Monday, January 29, 2007

Let's sample the headlines ( and I mean top of the page headline) of India's leading newspapers on their website this afternoon.
Times of India : After win, Shilpa in forgiving mood
Hindustan Times : Jade shouldn't be called racist: Shilpa
Indian Express: Shilpa Shetty's career gets 'real' boost
The Hindu: Shilpa looking forward to return home
I felt revolted by the way our media is blowing up the whole thing.
First of all, some bottom of pyramid celebrity ( if she can be called one) shows her crudeness and lack of civility by calling Shilpa names and here we go....that's an attack on nation's pride. Ministry got involved, I was wondering if GoI might just call back our troops from Siachen, so as to teach Jade a lesson. Is it some inferiority complex of our country that makes us respond to something so low and trivial with such ferocity ? For God's sake it's a TV show, the person who said what she said has no locus standi, she may not even represent the British population. What's the furore about ?
And that too when someone got Rs. 3.5 crore to be in the show. Why did media go berserk?
Is our country so devoid of printable news that we now have to resort to printing minute by minute commentary of what's happening in Big Brother's house?
It's amazingly stupid, news I thought was the only medium that brings us close to reality but somehow there is this new form of news which I would label as escapist news that's taking centre stage.
I have not seen Indian TV news for some time but the depths to which channels like Aaj Tak etc had fallen was for all to see or just take the case of Times of India, British tabloids may be shamed by kinda reporting ToI have started doing.
I almost decided never to buy that newspaper ever again by my own money till they become a newspaper once more.
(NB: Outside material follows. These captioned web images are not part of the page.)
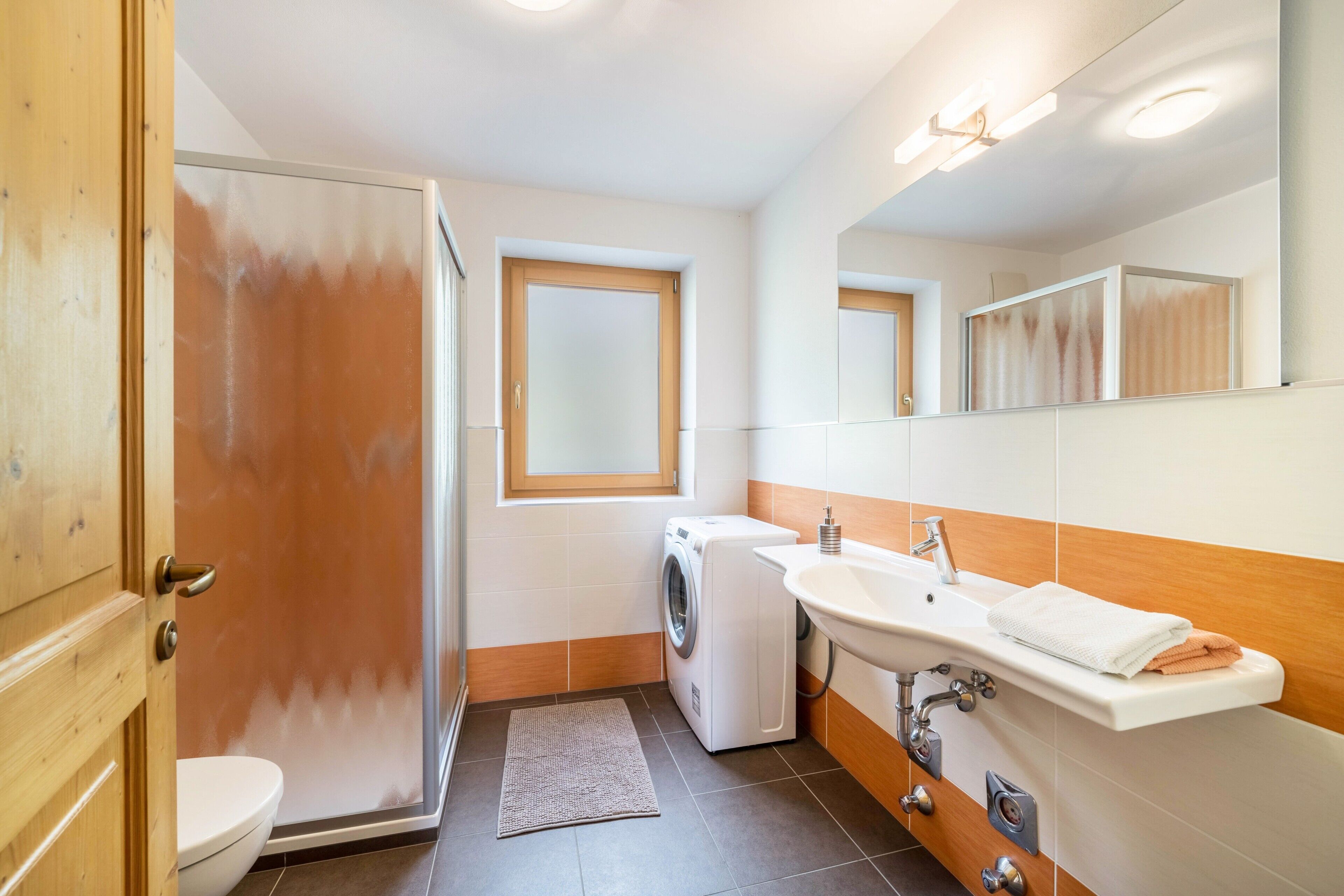 Un baño pequeño con lavadora, lavamanos e inodoro.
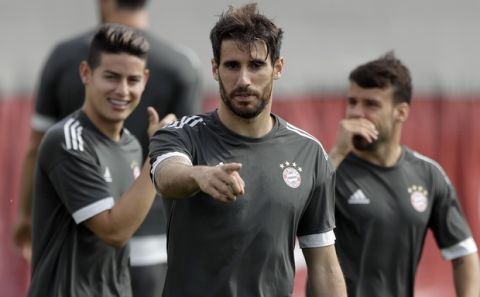 Bayern's Javi Martinez, front, gestures as he arrives for a training session at the Allianz Arena stadium in Munich, Germany, Tuesday, April 24, 2018. FC Bayern Munich will face Real Madrid for a Champions League semi final first leg soccer match in Munich on Wednesday, April 25, 2018. (AP Photo/Matthias Schrader)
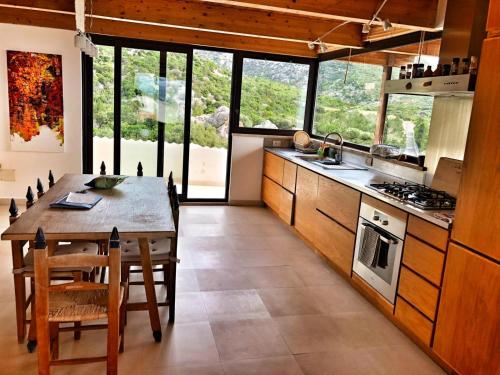 a kitchen with a table and some chairs and some windows at Dreaming the stars - private room in Cala Gonone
Indian Express that way at least till I was in India was still a newspaper and not a tabloid.
And what surprises me that Abhishek-Aishwarya's marriage or John-Bipasha's breakup or salary of IIM grads make up bigger news in the country than Noida killings, Orissa droughts and Assam massacre.
We as a society have become so immune to hard realities of life that only sensationalizing of trivia interests us...nothing else. Isn't it escapism ? We want our news to be served to us like a dessert, sweet and juicy. No bitter truths, no hard debates. Just a relaxing piece of stories sensationalized and put together for my after-office entertainment.
Indian media has finally arrived.................huh !!!!